* _Problem requirements_:
Return all of the data exactly as written, without the pictures.

* _Information shown_:
::::::

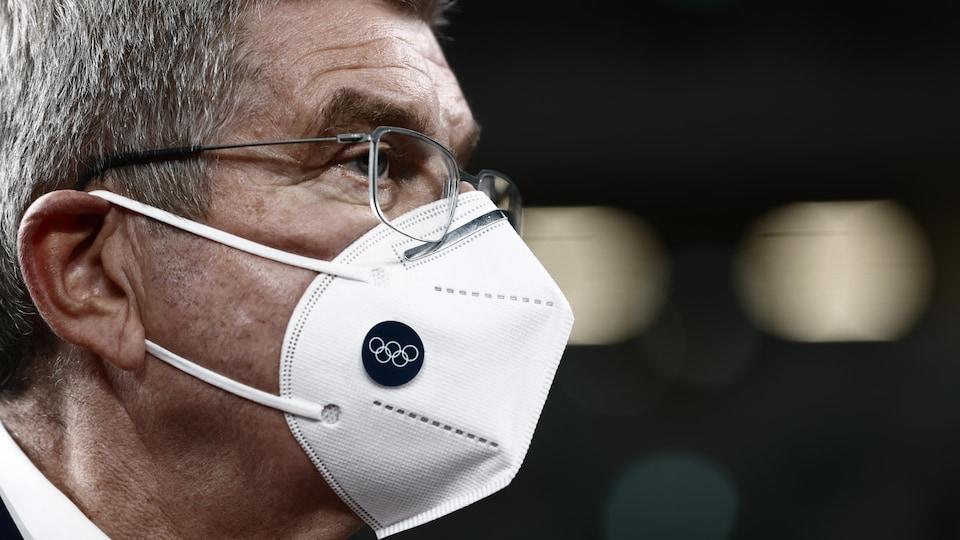 Gros plan du président du Comité international olympique avec un masque portant le logo olympique.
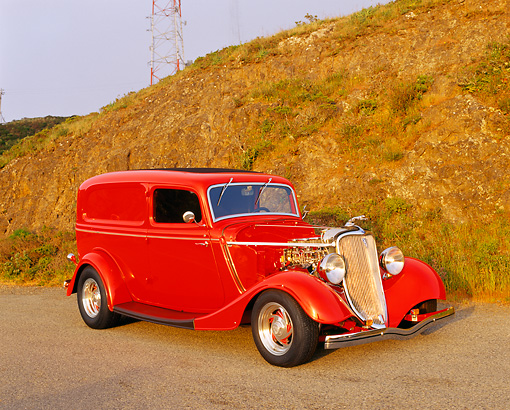 AUT 26 RK0179 03 © Kimball Stock 1933 Ford Delivery Sedan Red 3/4 Front View On Pavement By Dry Grass Hill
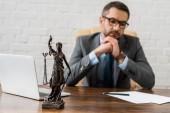 Fotografie Detailní pohled socha spravedlnosti lady a právník sedí za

::::::

* _Written solution_:
 Gros plan du président du Comité international olympique avec un masque portant le logo olympique.
 AUT 26 RK0179 03 © Kimball Stock 1933 Ford Delivery Sedan Red 3/4 Front View On Pavement By Dry Grass Hill
 Fotografie Detailní pohled socha spravedlnosti lady a právník sedí za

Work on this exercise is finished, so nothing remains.